Sunday, May 18, 2014

Calder v. Bull­ case brief summary

Calder v. Bull­ case brief
Subject:  (The ability of the Supreme Court to overrule legislation on the basis of Natural law)


Facts
:   A Connecticut probate court had disapproved a will designating the respondents as beneficiaries, thus allowing petitioners to inherit as decedent's heirs at law. The Connecticut legislature passed a resolution setting aside the decree and granting a new hearing, at which the will was approved. To petitioners' claim that the Legislative act was an ex post facto law in violation of Article I, §10, the Court responded that the clause was limited to criminal legislation. But justice Chase went on to consider whether, apart from this or any other specific provision of the Constitution, a government could deprive a citizen of a vested property right.
 
Justice Chase believed that the drafters of the constitutions of the federal and state governments intended to create governments of limited powers and that natural law, as well as the specific provisions of written constitutions, restricted and regulated governmental power. He felt that the province of the judiciary was to ensure that the government did not violate the rights of the people under the natural law. Therefore, Justice Chase decided that the proper role of the Supreme Court was to invalidate legislation if the Justices believed that it interfered with rights that the natural law had vested in the people.
Justice Iredell, on the other hand, made a plea for what is now known as judicial restraint.  He contended that—even if natural law ought to prevail—no valid legal theory existed that indicated that a court should have the power to enforce the natural law over the will of the people as that will was reflected by the other branches of government.
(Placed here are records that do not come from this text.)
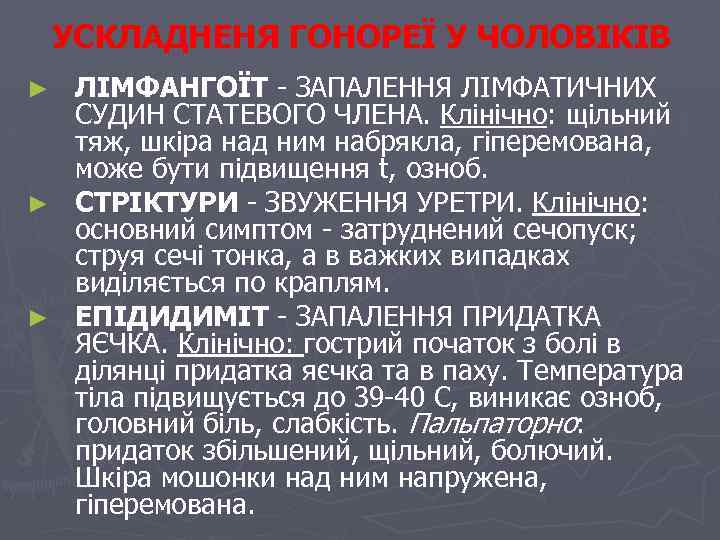 УСКЛАДНЕНЯ ГОНОРЕЇ У ЧОЛОВІКІВ

► ЛІМФАНГОЇТ - ЗАПАЛЕННЯ ЛІМФАТИЧНИХ СУДИН СТАТЕВОГО ЧЛЕНА. Клінічно: щільний тяж, шкіра над ним набрякла, гіперемована, може бути підвищення t, озноб.

► СТРІКТУРИ - ЗВУЖЕННЯ УРЕТРИ. Клінічно: основний симптом - затруднений сечопуск; струя сечі тонка, а в важких випадках виділяється по краплям.

► ЕПІДИДИМІТ - ЗАПАЛЕННЯ ПРИДАТКА ЯЄЧКА. Клінічно: гострий початок з болі в ділянці придатка яєчка та в паху. Температура тіла підвищується до 39-40 С, виникає озноб, головний біль, слабкість. Пальпаторно: придаток збільшений, щільний, болючий. Шкіра мошонки над ним напружена, гіперемована.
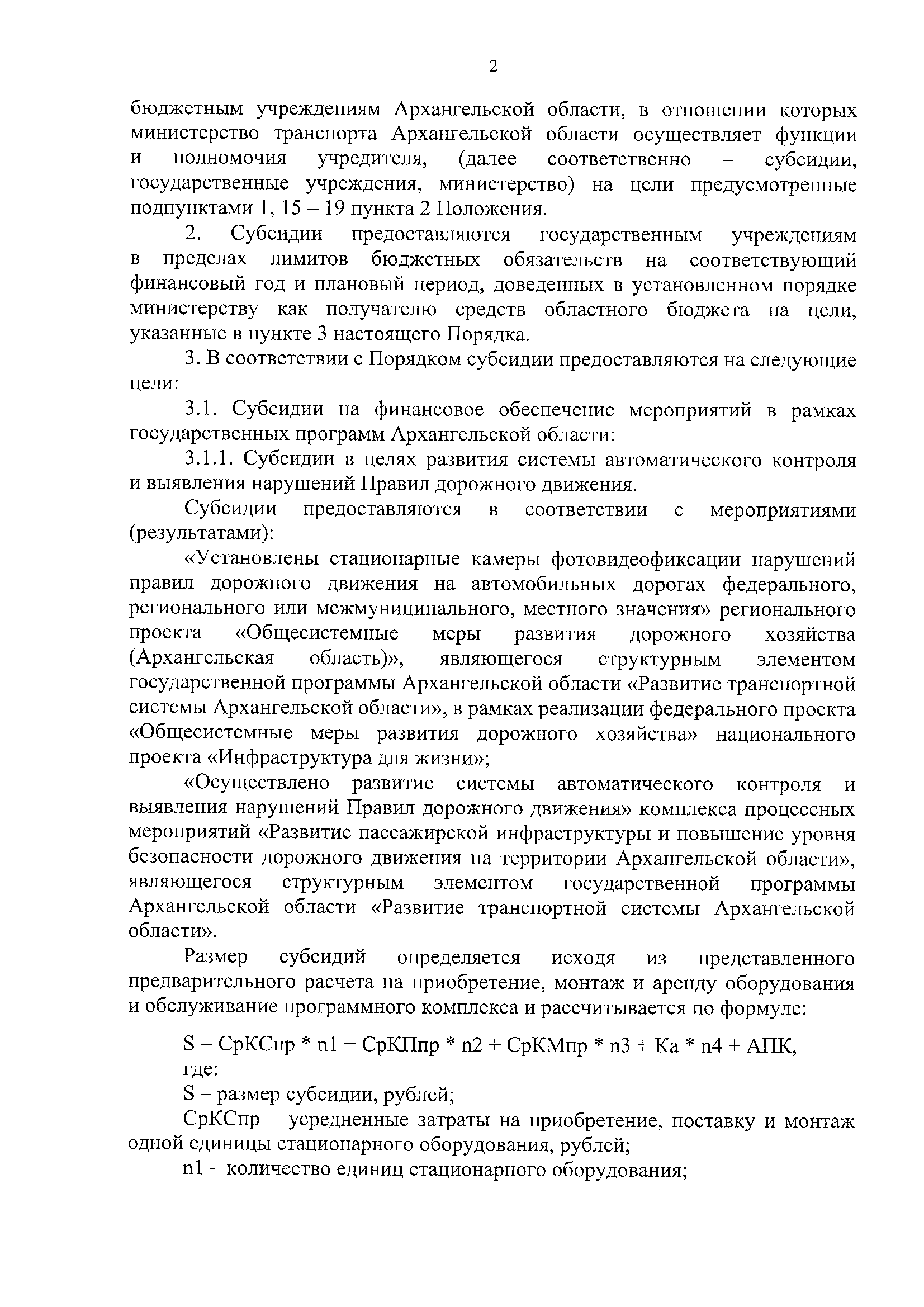 2

бюджетным учреждениям Архангельской области, в отношении которых министерство транспорта Архангельской области осуществляет функции и полномочия учредителя, (далее соответственно – субсидии, государственные учреждения, министерство) на цели предусмотренные подпунктами 1, 15 – 19 пункта 2 Положения.

2. Субсидии предоставляются государственным учреждениям в пределах лимитов бюджетных обязательств на соответствующий финансовый год и плановый период, доведенных в установленном порядке министерству как получателю средств областного бюджета на цели, указанные в пункте 3 настоящего Порядка.

3. В соответствии с Порядком субсидии предоставляются на следующие цели:

3.1. Субсидии на финансовое обеспечение мероприятий в рамках государственных программ Архангельской области:

3.1.1. Субсидии в целях развития системы автоматического контроля и выявления нарушений Правил дорожного движения.

Субсидии предоставляются в соответствии с мероприятиями (результатами):

«Установлены стационарные камеры фотовидеофиксации нарушений правил дорожного движения на автомобильных дорогах федерального, регионального или межмуниципального, местного значения» регионального проекта «Общесистемные меры развития дорожного хозяйства (Архангельская область)», являющегося структурным элементом государственной программы Архангельской области «Развитие транспортной системы Архангельской области», в рамках реализации федерального проекта «Общесистемные меры развития дорожного хозяйства» национального проекта «Инфраструктура для жизни»;

«Осуществлено развитие системы автоматического контроля и выявления нарушений Правил дорожного движения» комплекса процессных мероприятий «Развитие пассажирской инфраструктуры и повышение уровня безопасности дорожного движения на территории Архангельской области», являющегося структурным элементом государственной программы Архангельской области «Развитие транспортной системы Архангельской области».

Размер субсидий определяется исходя из представленного предварительного расчета на приобретение, монтаж и аренду оборудования и обслуживание программного комплекса и рассчитывается по формуле:

S = СрКСпр * n1 + СрКПпр * n2 + СрКМпр * n3 + Ка * n4 + АПК,

где:

S – размер субсидии, рублей;

СрКСпр – усредненные затраты на приобретение, поставку и монтаж одной единицы стационарного оборудования, рублей;

n1 – количество единиц стационарного оборудования;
If the Court relied upon natural law to overturn legislative acts, the Justices not only would assume powers not granted them under the Constitution but also would disparage the democratic process. Thus, Justice Iredell believed that the courts had no role in enforcing natural law principles because enforcement of such principles would result in the subservience of the people to the individual views of the Justices.
In developing controls and checks over the state governments the federal judiciary moved slowly. The text of the Constitution and the Bill of Rights contain only a limited number of restraints on the actions of state governments. No matter how much individual Justices may have wanted to limit the authority of state governments on the basis of natural law, they realized that using natural law would be a difficult task.
Strong arguments against the ability of any branch of the federal government to control state actions had been made by representatives of the states. Consequently, the Justices realized that they would need something more concrete than the natural law as the basis for their decisions if they voided state legislative or executive actions. The original Constitution, however, offered little basis for assuming control of state activities through a natural law formula.
The Bill of Rights might have provided a number of specific provisions for controlling the activities of state governments. The history of the Bill of Rights, however, clearly showed that the authors of the Amendments intended that they only apply to the federal government. 
Anti-federalists had objected to the new Constitution because the document contained no specific guarantees that the new national government would not infringe on certain individual rights. The Federalists, on the other hand, had argued that no such enumeration was necessary because no power delegated to the natural government in the body of the Constitution would enable it to legitimately eliminate individual liberties. Indeed, the Federalists argued that listing protected rights would be dangerous because a government may interpret the enumeration of specific protected rights as an implied exclusion of those rights not so listed because of drafting or timing limitations.
The Anti-federalists, however, sought and gained assurances that the federal government, by amendment to the Constitution, would guarantee certain individual liberties. This bargain resulted in the first Congress drafting the Bill of Rights. The ratification process for the ten amendments went swiftly and they were ratified in 1791. The history of the Bill of Rights revealed the difficulty the Supreme Court would have had in suggesting that the Amendments were intended as a check on the powers of state governments. Indeed, the Court soon acknowledged that the Bill of Rights only limited the acts of the federal government.